Re: [PATCH 5/5] iommufd: Flush CPU caches on DMA pages in non-coherent domains

From: Jason Gunthorpe
Date: Tue May 21 2024 - 12:05:05 EST


On Mon, May 20, 2024 at 10:45:56AM +0800, Yan Zhao wrote:
> On Fri, May 17, 2024 at 02:04:18PM -0300, Jason Gunthorpe wrote:
> > On Thu, May 16, 2024 at 10:32:43AM +0800, Yan Zhao wrote:
> > > On Wed, May 15, 2024 at 05:43:04PM -0300, Jason Gunthorpe wrote:
> > > > On Wed, May 15, 2024 at 03:06:36PM +0800, Yan Zhao wrote:
> > > >
> > > > > > So it has to be calculated on closer to a page by page basis (really a
> > > > > > span by span basis) if flushing of that span is needed based on where
> > > > > > the pages came from. Only pages that came from a hwpt that is
> > > > > > non-coherent can skip the flushing.
> > > > > Is area by area basis also good?
> > > > > Isn't an area either not mapped to any domain or mapped into all domains?
> > > >
> > > > Yes, this is what the span iterator turns into in the background, it
> > > > goes area by area to cover things.
> > > >
> > > > > But, yes, considering the limited number of non-coherent domains, it appears
> > > > > more robust and clean to always flush for non-coherent domain in
> > > > > iopt_area_fill_domain().
> > > > > It eliminates the need to decide whether to retain the area flag during a split.
> > > >
> > > > And flush for pin user pages, so you basically always flush because
> > > > you can't tell where the pages came from.
> > > As a summary, do you think it's good to flush in below way?
> > >
> > > 1. in iopt_area_fill_domains(), flush before mapping a page into domains when
> > > iopt->noncoherent_domain_cnt > 0, no matter where the page is from.
> > > Record cache_flush_required in pages for unpin.
> > > 2. in iopt_area_fill_domain(), pass in hwpt to check domain non-coherency.
> > > flush before mapping a page into a non-coherent domain, no matter where the
> > > page is from.
> > > Record cache_flush_required in pages for unpin.
> > > 3. in batch_unpin(), flush if pages->cache_flush_required before
> > > unpin_user_pages.
> >
> > It does not quite sound right, there should be no tracking in the
> > pages of this stuff.
> What's the downside of having tracking in the pages?

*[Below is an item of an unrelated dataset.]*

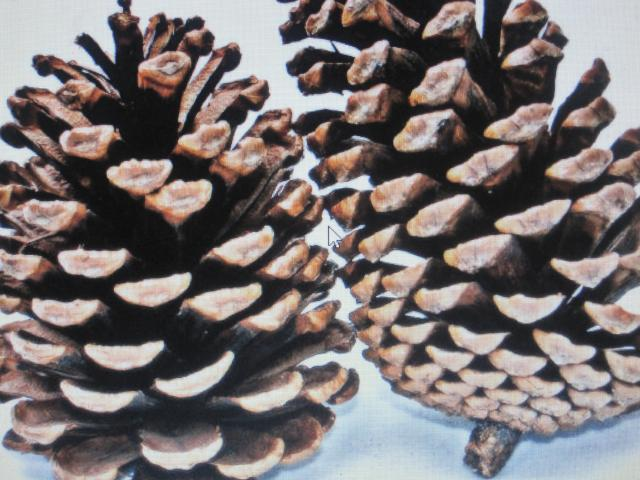 """Dried Floral Decor"" '100 Pine Cones'"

Well, a counter doesn't make sense. You could have a single sticky bit
that indicates that all PFNs are coherency dirty and overflush them on
every map and unmap operation.

This is certainly the simplest option, but gives the maximal flushes.

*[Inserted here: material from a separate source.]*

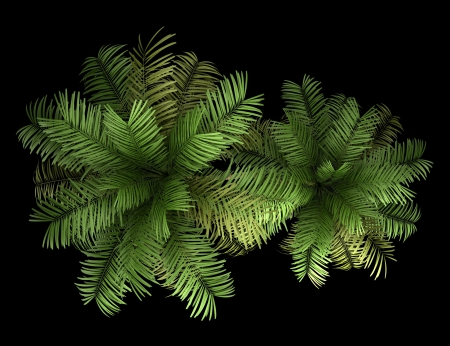top view of two areca palm trees isolated on black background photo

If you want to minimize flushes then you can't store flush
minimization information in the pages because it isn't global to the
pages and will not be accurate enough.

> > If pfn_reader_fill_span() does batch_from_domain() and
> > the source domain's storage_domain is non-coherent then you can skip
> > the flush. This is not pedantically perfect in skipping all flushes, but
> > in practice it is probably good enough.

> We don't know whether the source storage_domain is non-coherent since
> area->storage_domain is of "struct iommu_domain".

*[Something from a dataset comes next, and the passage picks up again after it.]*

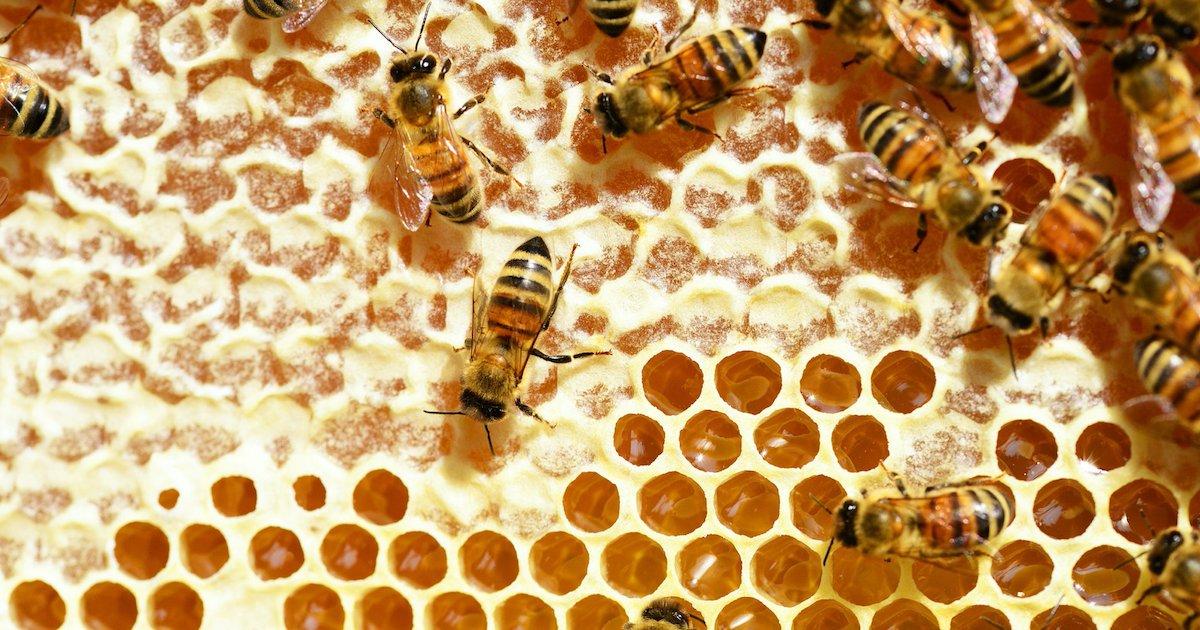 abeilles.png?resize=1200,630 - Confinement : Selon cet apiculteur, les abeilles n'ont jamais produit autant de miel en 20 ans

> Do you want to add a flag in "area", e.g. area->storage_domain_is_noncoherent,
> and set this flag along side setting storage_domain?

Sure, that could work.

> > __iopt_area_unfill_domain() (and children) must flush after
> > iopt_area_unmap_domain_range() if the area's domain is
> > non-coherent. This is also not perfect, but probably good enough.
> Do you mean flush after each iopt_area_unmap_domain_range() if the domain is
> non-coherent?
> The problem is that iopt_area_unmap_domain_range() knows only IOVA, the
> IOVA->PFN relationship is not available without iommu_iova_to_phys() and
> iommu_domain contains no coherency info.

Yes, you'd have to read back the PFNs on this path which it doesn't do
right now.. Given this pain it would be simpler to have one bit in the
pages that marks it permanently non-coherent and all pfns will be
flushed before put_page is called.

The trouble with a counter is that the count going to zero doesn't
really mean we flushed the PFN if it is being held someplace else.

Jason